Interesting facts about Mozartkugel

A Mozartkugel is a small, round sugar confection made of pistachio, marzipan and nougat that is covered with dark chocolate.

The history of the Mozartkugel began in Salzburg where the ingenious composer Wolfgang Amadeus Mozart was born in 1756.

The Salzburg Mozartkugel, which can be regarded as the original, was invented by the Salzburg confectioner Paul Fürst in 1890.

He chose the name Mozartkugel to pay his respects to Salzburg’s own Wolfgang Amadeus Mozart, who at the time was actually not very popular.

As his specialty became increasingly popular, Fürst established a company that continues to sell Mozartkugeln. However, he had not applied for a patent to protect his invention, and soon other Salzburg cake shops began to sell similar products.

The Rajsigl-Süßwarenfabrik (later named Mirabell), which was founded in 1897, set up manual production of Mozartkugeln in the 1920s in Salzburg, Grödig, based on the original recipe.

When imitation products began to appear, Fürst initiated a court process to attempt to secure a trademark. At first, the dispute concerned only confectionery producers in Salzburg, but later spread to include the competition from Germany. The result was an agreement which obliged Fürst’s competitors to use other names.

The Mirabell firm, based in Grödig near Salzburg, chose the name, “Real Salzburg Mozartkugeln”. The Bavarian producer, Reber, opted for “Real Reber Mozartkugeln”. In 1996, a dispute between Fürst and a
subsidiary of the Swiss food producer Nestlé, which wanted to market “Original Austria Mozartkugeln”, was decided in the third instance. Only Fürst’s products may be called “Original Salzburg Mozartkugeln”.

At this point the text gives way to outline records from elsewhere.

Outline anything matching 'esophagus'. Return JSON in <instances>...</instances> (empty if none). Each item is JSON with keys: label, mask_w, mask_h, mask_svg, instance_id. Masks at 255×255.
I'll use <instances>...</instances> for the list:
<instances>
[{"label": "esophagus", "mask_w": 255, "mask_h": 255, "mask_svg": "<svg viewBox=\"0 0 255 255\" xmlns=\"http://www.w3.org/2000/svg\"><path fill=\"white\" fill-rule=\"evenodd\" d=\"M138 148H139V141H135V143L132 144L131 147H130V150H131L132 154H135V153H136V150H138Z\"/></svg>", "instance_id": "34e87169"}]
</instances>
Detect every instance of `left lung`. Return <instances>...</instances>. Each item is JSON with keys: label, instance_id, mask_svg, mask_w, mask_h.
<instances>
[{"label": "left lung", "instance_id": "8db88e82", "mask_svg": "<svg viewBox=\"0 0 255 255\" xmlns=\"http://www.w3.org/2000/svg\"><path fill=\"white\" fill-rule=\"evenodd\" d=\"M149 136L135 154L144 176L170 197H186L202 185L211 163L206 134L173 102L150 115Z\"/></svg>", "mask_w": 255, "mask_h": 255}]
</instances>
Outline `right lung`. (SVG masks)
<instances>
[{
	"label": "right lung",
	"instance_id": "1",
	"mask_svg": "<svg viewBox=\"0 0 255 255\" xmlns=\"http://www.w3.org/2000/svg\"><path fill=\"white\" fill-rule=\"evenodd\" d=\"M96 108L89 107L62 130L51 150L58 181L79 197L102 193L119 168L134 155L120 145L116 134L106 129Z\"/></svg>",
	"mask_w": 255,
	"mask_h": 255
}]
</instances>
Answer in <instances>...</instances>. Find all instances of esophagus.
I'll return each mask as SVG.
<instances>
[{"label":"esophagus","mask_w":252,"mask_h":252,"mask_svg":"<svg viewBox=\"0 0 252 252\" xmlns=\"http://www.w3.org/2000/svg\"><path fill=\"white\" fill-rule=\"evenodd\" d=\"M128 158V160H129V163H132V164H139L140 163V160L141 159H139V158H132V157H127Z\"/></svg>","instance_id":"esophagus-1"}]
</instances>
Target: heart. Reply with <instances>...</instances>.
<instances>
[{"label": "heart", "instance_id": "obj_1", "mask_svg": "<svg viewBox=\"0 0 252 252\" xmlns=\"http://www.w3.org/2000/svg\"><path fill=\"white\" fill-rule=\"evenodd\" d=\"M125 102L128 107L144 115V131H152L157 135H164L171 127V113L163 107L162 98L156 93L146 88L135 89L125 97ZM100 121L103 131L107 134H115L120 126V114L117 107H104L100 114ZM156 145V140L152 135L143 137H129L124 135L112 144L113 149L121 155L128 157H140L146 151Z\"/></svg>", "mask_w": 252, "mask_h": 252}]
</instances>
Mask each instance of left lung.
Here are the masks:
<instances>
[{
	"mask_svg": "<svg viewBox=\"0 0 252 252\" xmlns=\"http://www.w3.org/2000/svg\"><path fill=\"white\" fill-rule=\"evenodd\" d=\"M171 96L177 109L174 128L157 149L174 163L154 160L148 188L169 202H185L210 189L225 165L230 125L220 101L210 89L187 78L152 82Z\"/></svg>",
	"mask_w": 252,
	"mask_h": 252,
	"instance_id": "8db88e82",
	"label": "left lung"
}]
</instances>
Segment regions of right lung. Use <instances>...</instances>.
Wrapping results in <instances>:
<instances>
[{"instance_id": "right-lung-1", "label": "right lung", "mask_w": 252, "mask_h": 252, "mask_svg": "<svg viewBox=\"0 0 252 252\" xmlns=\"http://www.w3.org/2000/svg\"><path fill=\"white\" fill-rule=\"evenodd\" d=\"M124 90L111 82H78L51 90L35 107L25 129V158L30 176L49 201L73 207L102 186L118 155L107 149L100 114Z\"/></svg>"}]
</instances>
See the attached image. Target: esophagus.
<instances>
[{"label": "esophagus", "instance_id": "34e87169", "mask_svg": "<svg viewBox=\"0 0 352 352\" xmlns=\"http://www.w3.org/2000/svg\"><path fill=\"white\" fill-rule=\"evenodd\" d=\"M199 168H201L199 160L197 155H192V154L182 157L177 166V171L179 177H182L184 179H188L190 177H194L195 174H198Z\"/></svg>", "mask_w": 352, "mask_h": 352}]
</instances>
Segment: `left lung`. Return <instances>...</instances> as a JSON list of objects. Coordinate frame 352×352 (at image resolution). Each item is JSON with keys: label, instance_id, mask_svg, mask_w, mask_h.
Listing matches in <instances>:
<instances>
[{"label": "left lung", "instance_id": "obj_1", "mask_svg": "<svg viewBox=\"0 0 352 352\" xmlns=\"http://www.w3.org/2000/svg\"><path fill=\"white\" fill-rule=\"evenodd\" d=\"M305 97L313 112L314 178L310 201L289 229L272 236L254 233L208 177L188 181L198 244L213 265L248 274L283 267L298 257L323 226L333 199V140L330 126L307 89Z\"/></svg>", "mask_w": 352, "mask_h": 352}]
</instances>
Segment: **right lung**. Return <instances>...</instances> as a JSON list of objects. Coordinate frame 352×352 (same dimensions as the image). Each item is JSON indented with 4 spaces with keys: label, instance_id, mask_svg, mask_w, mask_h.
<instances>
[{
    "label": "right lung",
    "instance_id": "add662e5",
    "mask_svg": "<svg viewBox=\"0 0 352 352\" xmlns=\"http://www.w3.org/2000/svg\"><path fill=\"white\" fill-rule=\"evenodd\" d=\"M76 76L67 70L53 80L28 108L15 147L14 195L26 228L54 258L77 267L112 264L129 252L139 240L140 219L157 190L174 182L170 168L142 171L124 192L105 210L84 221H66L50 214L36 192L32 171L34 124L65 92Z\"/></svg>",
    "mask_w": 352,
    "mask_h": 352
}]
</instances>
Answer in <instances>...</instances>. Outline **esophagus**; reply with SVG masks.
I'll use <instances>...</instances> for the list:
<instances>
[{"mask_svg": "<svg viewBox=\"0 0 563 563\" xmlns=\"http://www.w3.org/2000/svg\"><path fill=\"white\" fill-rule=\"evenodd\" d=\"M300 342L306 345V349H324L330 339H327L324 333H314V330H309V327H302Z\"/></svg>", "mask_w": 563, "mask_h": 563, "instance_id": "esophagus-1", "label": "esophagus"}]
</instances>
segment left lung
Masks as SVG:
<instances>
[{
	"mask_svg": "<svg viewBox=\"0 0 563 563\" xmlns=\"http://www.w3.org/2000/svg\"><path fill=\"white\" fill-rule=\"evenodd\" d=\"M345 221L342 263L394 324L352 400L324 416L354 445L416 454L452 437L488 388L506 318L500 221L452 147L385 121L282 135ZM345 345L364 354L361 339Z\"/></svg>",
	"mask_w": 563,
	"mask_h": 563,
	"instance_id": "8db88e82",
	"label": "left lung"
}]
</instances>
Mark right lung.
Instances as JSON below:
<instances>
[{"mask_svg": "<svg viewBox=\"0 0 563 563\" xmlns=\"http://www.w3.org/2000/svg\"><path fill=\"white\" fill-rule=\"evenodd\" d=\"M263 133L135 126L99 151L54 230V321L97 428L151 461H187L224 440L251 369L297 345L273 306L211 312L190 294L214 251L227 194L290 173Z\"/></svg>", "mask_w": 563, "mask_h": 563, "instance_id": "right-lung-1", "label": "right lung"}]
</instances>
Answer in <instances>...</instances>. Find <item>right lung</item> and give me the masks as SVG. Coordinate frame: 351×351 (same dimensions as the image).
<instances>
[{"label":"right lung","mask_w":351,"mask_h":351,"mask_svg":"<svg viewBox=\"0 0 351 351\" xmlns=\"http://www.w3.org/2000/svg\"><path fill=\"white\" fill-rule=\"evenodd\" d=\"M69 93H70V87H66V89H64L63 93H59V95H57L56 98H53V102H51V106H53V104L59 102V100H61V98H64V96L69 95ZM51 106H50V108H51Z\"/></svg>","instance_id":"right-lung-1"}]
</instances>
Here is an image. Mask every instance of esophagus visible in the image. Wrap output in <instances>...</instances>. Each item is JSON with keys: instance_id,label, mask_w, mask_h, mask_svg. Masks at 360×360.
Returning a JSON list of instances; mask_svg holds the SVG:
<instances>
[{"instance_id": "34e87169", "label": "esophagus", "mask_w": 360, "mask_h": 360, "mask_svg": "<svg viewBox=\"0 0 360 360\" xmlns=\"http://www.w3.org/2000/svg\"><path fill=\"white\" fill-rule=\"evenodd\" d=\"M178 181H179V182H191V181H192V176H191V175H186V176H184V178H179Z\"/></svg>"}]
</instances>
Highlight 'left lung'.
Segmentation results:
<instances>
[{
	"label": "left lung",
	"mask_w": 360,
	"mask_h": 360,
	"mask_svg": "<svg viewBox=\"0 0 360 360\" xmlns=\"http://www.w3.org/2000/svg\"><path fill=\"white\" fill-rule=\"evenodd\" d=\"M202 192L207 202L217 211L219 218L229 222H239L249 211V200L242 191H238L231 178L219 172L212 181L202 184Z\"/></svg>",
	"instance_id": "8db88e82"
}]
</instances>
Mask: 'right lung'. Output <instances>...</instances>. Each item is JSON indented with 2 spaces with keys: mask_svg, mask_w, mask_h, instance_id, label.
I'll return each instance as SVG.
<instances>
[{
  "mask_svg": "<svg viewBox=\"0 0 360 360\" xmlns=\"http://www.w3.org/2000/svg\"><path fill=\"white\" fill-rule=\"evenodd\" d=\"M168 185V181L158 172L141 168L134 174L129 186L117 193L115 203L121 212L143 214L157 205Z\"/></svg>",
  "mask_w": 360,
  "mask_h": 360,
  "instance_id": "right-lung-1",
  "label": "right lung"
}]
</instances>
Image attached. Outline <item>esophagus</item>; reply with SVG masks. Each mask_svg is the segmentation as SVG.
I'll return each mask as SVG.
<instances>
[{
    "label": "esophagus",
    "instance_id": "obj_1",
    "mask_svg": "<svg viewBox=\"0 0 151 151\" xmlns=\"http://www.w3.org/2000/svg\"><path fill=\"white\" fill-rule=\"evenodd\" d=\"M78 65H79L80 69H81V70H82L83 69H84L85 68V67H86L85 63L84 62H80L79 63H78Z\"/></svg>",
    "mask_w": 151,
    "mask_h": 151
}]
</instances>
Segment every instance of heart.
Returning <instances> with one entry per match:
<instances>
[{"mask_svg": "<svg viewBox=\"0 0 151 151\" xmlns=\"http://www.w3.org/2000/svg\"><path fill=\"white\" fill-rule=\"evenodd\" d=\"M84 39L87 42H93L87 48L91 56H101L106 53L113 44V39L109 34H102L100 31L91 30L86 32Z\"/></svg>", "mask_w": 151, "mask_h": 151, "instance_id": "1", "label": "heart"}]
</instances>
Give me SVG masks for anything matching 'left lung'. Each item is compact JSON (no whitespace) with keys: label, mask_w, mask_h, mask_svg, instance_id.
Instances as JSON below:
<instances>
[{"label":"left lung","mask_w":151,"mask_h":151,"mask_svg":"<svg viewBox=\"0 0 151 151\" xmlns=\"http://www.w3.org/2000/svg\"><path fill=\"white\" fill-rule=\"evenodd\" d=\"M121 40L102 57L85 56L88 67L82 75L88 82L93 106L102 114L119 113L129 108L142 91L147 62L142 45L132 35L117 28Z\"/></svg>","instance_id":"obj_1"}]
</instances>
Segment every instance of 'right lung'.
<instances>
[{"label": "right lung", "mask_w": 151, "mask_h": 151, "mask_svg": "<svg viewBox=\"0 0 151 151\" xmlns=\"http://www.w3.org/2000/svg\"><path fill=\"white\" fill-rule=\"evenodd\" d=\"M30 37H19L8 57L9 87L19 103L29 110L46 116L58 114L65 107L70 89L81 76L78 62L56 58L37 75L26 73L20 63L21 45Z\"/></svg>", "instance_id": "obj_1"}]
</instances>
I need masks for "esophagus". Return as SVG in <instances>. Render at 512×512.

At the end of the 1970s, another dispute arose between the industrial confection producer Mirabell and its competitor Reber over the Mozartkugel trademark. A provisional agreement was reached in 1981
between representatives of the Austrian and German governments, whereby only Austrian producers were to be allowed to use the label “Mozartkugeln”. Reber protested against this agreement, and the
EC-Commissioner in Brussels charged with deciding in the affair finally declared the agreement invalid. This is why Reber may legitimately and continuously use his Genuine Reber Mozart-Kugeln trademark, though with a hyphen in-between.

Nonetheless, only Mirabell Mozartkugeln are allowed to be round. Other industrially produced Mozartkugeln must have one flat side. Besides Mirabell and Reber, Mozartkugeln manufacturers include Hofbauer, Vienna (part of Lindt & Sprüngli), and Manner, as well as Halloren in Germany.

Mirabell is the market leader with their “Echte (Genuine) Salzburger Mozartkugeln”. They make about 90 million per year – by industrial methods. Mirabell claims their product to be the only Mozartkugel
that is perfectly spherical.

Handmade Original Salzburger Mozartkugeln are manufactured by Fürst’s descendants up to today. They make about 1.4 million per year, under the name “Original Salzburger Mozartkugel” .

Paul Fürst opened a confectionery shop at Brodgasse 13 on Salzburg’s Alter Markt marketplace square in 1884. This shop quickly became popular with Salzburg’s fashionable crowd.

His opening advertisement stated: “Drawing on years of experience in the most renowned confectionary workshops in Vienna, Pest, Paris, Nice and many more, he will strive to offer the best and newest …”

In 1905, Paul Fürst received lots of praise along with a gold medal for his Mozartkugel at the World Exposition in Paris.

The original recipe for Mozartkugeln is as follows: a ball of marzipan combined with pistachio and covered in a layer of nougat is produced. This ball is then placed on a small wooden stick and coated in dark chocolate. The stick is then placed vertically, with the ball at the top, on a platform to
allow the chocolate to cool off and harden. Finally, the stick is removed – the hole that it leaves behind is filled with chocolate coating, and the ball is wrapped in tin foil. The balls remain fresh for about eight weeks at room temperature.